Reproduce word for word everything in the circulating valve passage from "The circulating valve 126 further includes one" down to "prevent fluid breach.".

#### [Quoted passage]
====

The circulating valve 126 further includes one or more air chambers 218 bound between the rupture disc case 204 and the inner mandrel 208. When the circulating valve 126 is in the sealed configuration, the air chamber 218 is at its full volume. When the circulating valve 126 is put into the circulating configuration, the inner mandrel 208 travels into the space held by the air chamber 218, thereby collapsing the air chamber 218. In some embodiments, one or more bumpers 220 are located in the air chamber 218 and configured to cushion the inner mandrel 208 as it travels through the air chamber 218. The circulating valve 126 further includes seals 222 disposed between the inner mandrel 208 and the outer casing 201 to prevent fluid breach.

Certain regions of the circulating valve 128, such as the air chamber and regions adjacent the rupture disc 214 should remain sealed against surrounding fluids while in the sealed configuration. In order to detect if any of these regions has been breached by fluid, a substance 306 that reacts exothermically with water is placed in one or more of the regions. For example, the substance 306 can be placed near the rupture disc 214 or within the air chamber 218, as further discussed with respect to FIGS. 3 and 4. The substance 306 may contain any material that reacts exothermically with water. This may include, but is not limited to, alkali metals and alkaline earth metals. The substance 306 may include a strong acid such as sulfuric acid, anhydrous salt, calcium chloride, and the like. In some embodiments, the substance 306 may be configured to react exothermically with a fluid besides water, such as hydrocarbon. In some embodiments, the substance 306 may be one that reacts endothermically with water.

====

#### [Dataset rows]
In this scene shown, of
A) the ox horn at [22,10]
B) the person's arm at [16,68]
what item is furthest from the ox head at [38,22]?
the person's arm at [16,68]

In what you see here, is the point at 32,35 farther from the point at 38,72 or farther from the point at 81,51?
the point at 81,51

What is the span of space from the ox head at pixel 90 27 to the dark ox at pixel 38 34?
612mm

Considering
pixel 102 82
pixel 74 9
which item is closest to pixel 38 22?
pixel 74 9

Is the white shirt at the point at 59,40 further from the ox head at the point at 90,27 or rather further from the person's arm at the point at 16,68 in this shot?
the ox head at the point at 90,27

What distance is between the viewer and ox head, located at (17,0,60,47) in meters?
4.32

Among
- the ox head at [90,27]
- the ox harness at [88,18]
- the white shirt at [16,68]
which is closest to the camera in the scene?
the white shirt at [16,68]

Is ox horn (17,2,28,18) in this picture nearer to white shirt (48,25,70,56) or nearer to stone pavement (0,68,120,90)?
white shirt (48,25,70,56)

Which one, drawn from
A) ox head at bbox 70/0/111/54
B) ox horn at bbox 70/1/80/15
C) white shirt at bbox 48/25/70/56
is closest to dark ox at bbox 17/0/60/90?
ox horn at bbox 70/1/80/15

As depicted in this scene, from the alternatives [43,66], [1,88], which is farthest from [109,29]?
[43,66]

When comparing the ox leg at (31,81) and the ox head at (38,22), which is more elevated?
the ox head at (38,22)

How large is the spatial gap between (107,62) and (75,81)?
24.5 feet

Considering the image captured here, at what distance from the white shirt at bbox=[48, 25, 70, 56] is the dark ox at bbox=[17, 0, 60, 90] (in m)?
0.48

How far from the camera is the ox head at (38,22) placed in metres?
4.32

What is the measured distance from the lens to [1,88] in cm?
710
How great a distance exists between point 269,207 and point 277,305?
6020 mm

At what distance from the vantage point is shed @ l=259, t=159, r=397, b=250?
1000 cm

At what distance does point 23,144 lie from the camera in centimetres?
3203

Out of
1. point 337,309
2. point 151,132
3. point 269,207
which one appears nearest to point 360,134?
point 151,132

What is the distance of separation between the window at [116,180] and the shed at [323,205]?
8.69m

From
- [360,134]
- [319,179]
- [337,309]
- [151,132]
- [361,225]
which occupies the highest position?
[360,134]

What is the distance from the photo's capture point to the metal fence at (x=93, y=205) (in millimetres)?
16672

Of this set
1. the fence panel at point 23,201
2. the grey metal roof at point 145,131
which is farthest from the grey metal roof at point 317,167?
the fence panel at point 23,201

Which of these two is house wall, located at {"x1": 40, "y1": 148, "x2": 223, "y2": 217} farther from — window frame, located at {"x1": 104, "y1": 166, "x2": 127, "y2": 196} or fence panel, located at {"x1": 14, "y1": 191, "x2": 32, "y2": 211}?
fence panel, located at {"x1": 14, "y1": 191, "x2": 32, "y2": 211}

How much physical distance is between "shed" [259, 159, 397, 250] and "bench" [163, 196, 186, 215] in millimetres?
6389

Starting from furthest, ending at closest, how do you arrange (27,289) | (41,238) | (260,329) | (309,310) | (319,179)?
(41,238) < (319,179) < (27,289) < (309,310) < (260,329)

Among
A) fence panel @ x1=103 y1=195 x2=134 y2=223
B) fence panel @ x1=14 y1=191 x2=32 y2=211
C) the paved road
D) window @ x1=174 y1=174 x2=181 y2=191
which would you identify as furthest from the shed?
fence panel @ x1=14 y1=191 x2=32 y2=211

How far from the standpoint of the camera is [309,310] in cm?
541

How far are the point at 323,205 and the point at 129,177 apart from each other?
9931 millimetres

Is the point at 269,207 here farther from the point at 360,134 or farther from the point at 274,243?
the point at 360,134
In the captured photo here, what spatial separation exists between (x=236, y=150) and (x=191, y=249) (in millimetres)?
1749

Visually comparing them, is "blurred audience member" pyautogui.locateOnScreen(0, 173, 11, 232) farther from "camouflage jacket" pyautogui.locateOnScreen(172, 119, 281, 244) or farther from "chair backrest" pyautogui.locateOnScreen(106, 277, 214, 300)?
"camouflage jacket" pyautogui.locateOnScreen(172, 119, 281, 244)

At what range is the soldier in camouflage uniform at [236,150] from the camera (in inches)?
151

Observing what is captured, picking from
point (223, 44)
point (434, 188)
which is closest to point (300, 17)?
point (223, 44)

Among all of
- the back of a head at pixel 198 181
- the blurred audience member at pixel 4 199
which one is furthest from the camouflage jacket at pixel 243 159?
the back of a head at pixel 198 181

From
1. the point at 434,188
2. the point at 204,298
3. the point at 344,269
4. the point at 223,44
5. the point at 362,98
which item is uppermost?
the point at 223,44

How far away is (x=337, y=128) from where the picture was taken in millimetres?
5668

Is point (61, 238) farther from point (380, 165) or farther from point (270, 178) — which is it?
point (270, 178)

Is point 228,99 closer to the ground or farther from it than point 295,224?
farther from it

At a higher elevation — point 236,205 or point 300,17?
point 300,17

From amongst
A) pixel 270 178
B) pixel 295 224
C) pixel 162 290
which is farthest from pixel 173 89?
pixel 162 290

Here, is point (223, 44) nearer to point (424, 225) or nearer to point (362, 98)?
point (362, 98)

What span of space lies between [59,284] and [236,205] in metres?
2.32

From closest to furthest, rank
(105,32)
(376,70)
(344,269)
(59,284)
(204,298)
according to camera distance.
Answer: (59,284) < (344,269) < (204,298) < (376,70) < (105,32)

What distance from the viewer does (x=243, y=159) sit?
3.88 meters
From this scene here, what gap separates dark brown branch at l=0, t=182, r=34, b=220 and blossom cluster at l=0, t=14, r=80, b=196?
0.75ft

====

#### [Answer for this exercise]
The circulating valve 126 further includes one or more air chambers 218 bound between the rupture disc case 204 and the inner mandrel 208. When the circulating valve 126 is in the sealed configuration, the air chamber 218 is at its full volume. When the circulating valve 126 is put into the circulating configuration, the inner mandrel 208 travels into the space held by the air chamber 218, thereby collapsing the air chamber 218. In some embodiments, one or more bumpers 220 are located in the air chamber 218 and configured to cushion the inner mandrel 208 as it travels through the air chamber 218. The circulating valve 126 further includes seals 222 disposed between the inner mandrel 208 and the outer casing 201 to prevent fluid breach.